UPDATE: reader Mike Johnson writes in to say that the glitches and loops seen in the visual part of the video can be explained as standard characteristics of dash-mounted cameras, which record sequences of short, overlapping files.
the video oddities aren’t a sign the video was edited. If anything, they’re actually a sign that the video wasn’t edited. Many dashcams show those kinds of loops in the raw footage; it’s a feature, not a bug. They have redundant, overlapping frames between the end of one video file and the beginning of the next by design. It’s a guarantee that no frames were dropped, no data lost, as the camera closed one file and started writing to another.

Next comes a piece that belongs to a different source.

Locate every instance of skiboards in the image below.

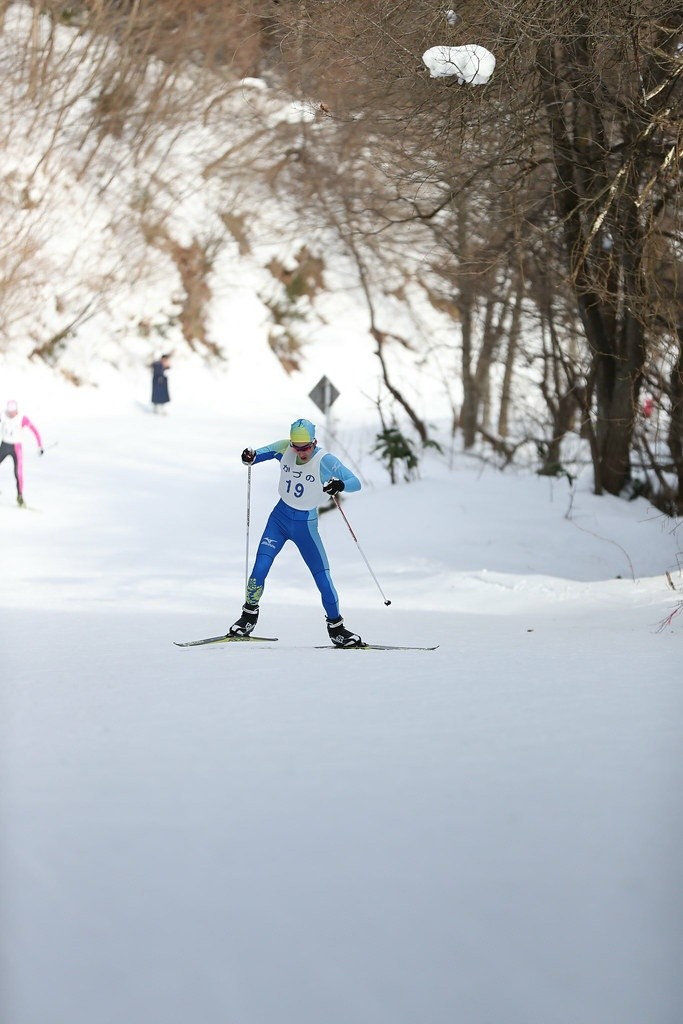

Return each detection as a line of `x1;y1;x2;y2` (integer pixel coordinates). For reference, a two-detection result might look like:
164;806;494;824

I have a G1W dashcam; there’s always a slight loop between the video files when you stitch them back together for playback. It’s more subtle than the one in the raw dashcam footage from Texas, but it’s unmistakeable. Here’s an example from my own dashcam. The loop happens at 3:00, because my camera records in three minute segments.
The raw Sandra Bland footage has those same redundant loops. It’s not that a car disappears at 32 minutes; it’s that the video has essentially backed up a second, and so the white car that supposedly disappeared has to re-enter the frame. Which it does.
What’s ironic and disappointing is, the Texas Department of Public Safety has, in response to the claims it had been edited, pulled the raw footage from YouTube, and replaced it with a clearly edited version. Now it’s much more difficult to determine the integrity of the data. What’s more, any mirror of the original raw footage can’t be guaranteed that it hasn’t been edited by somebody trying to make the Texas police look bad.
I can’t explain how they recorded the audio, or processed it or posted it. My guess is, it was recorded on a different device and added to the video before uploading it to YouTube. That would explain why the audio ended before the video, as the video was lengthened by each stitch and they fell out of sync.
The Texas Department of Public Safety did the right thing in releasing the raw footage. It doesn’t explain how Sandra Bland died, but it certainly shows a constant escalation of tensions as the arresting officer goaded Sandra Bland and lost control of a routine, non-threatening traffic stop. If Sandra Bland wasn’t murdered, she was bullied into suicide.